BELLINGEN (FLEURY DE)

J’ai gardé pour la fin ce passage étonnant de Fleury de Bellingen, professeur de français à La Haye :

‘Si ta voisine lui ressemble si elle est belle, et qu’elle n’ait point d’Ame et de vie, c’est-à-dire ni conscience ni vertu, j’en fais moins d’état que d’une statue de marbre : les traits que les yeux chassieux admirent en sa face sont les indices apparents des vices de son cœur : son visage est le tableau naïf de l’amitié, de la haine, du désir, de l’aversion, de la joie, de la tristesse, de l’ennui, de la malice, de la fureur, de la jalousie, de la honte, de la concupiscence, de la crainte, de l’impatience, du désespoir, et des impures espérances, bref de toutes les passions immodérées qui gouvernent son esprit. C’est une montre d’horloge, qui marque les moments et les heures du temps, les mouvements et les ressorts duquel sont cachés dans le cœur. C’est un air (aussi dit-on l’air du visage) où s’élèvent en diverses figures les météores de nos passions ; où paraissent visibles toutes les couleurs invisibles, et tous les changements secrets de nos sentiments, et nous montrent quel temps il fait, même nous présagent quel temps il fera en l’intérieur, et en l’extérieur des Personnes que nous contemplons 882 . (Les illustres proverbes historiques ou Recueil de diverses questions curieuses, pour se divertir agréablement dans les Compagnies, 1655, p. 165-166)’

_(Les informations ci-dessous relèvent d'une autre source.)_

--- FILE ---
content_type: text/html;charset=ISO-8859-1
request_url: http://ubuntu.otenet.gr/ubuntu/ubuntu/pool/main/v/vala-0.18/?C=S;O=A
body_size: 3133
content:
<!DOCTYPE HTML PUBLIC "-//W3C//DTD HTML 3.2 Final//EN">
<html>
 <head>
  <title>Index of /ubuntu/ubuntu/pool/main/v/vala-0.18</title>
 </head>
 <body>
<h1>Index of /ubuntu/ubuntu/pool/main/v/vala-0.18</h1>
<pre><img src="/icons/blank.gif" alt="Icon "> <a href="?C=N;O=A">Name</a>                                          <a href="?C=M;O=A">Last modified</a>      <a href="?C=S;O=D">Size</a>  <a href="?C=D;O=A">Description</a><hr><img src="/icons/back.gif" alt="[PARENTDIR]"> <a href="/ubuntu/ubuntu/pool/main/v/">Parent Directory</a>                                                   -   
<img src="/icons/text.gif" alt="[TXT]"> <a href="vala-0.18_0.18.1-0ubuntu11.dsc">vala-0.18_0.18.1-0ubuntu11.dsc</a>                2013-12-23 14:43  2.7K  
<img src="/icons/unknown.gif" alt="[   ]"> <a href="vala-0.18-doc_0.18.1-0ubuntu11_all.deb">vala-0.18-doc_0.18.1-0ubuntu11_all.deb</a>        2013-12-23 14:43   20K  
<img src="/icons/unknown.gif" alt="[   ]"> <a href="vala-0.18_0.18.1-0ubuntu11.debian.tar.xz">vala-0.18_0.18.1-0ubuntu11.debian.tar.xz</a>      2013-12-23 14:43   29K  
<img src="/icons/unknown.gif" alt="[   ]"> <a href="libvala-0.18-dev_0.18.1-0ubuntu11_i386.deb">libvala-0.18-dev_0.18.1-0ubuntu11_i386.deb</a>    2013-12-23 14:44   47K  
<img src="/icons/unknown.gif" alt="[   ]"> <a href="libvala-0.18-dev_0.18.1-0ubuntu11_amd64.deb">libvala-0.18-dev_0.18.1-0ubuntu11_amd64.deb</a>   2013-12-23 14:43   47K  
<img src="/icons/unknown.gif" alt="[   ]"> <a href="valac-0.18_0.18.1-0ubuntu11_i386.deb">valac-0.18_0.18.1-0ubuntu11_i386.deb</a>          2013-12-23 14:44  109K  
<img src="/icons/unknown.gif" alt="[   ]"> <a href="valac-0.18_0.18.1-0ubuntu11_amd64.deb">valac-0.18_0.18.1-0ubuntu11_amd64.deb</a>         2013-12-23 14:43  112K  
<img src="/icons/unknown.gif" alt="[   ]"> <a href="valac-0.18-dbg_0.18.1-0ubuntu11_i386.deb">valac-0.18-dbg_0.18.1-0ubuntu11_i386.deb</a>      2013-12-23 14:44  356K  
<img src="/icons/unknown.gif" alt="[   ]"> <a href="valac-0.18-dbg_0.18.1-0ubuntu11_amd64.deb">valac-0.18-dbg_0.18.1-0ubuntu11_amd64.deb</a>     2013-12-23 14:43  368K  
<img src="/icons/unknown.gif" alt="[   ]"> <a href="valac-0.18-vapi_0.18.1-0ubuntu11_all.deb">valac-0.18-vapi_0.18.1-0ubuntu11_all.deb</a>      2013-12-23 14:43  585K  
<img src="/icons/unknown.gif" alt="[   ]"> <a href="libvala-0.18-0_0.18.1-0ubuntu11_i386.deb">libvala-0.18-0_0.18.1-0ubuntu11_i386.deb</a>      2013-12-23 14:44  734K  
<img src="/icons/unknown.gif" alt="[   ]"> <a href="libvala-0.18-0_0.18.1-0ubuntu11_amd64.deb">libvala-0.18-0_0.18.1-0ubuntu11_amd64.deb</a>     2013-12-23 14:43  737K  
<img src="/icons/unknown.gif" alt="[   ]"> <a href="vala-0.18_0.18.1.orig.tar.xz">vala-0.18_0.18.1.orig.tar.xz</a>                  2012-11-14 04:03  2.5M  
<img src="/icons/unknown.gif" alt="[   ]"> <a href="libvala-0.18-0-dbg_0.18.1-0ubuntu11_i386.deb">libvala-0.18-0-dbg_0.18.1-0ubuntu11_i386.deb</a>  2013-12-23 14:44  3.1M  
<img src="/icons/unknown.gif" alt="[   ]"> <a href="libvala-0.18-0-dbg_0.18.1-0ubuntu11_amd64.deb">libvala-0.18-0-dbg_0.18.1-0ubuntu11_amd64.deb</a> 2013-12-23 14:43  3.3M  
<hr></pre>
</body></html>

dans lequel la métaphore météorologique (à travers la signification « air-temps ») est ouvertement filée, et mise en relation avec l’air du visage lui-même, qu’on pouvait croire, en raison son éloignement avec la métaphore d’origine, à l’abri des variations de l’atmosphère et des intempéries...

Notes
882.

. Je reproduis les caractères d’origine, sans ajouter de caractère gras.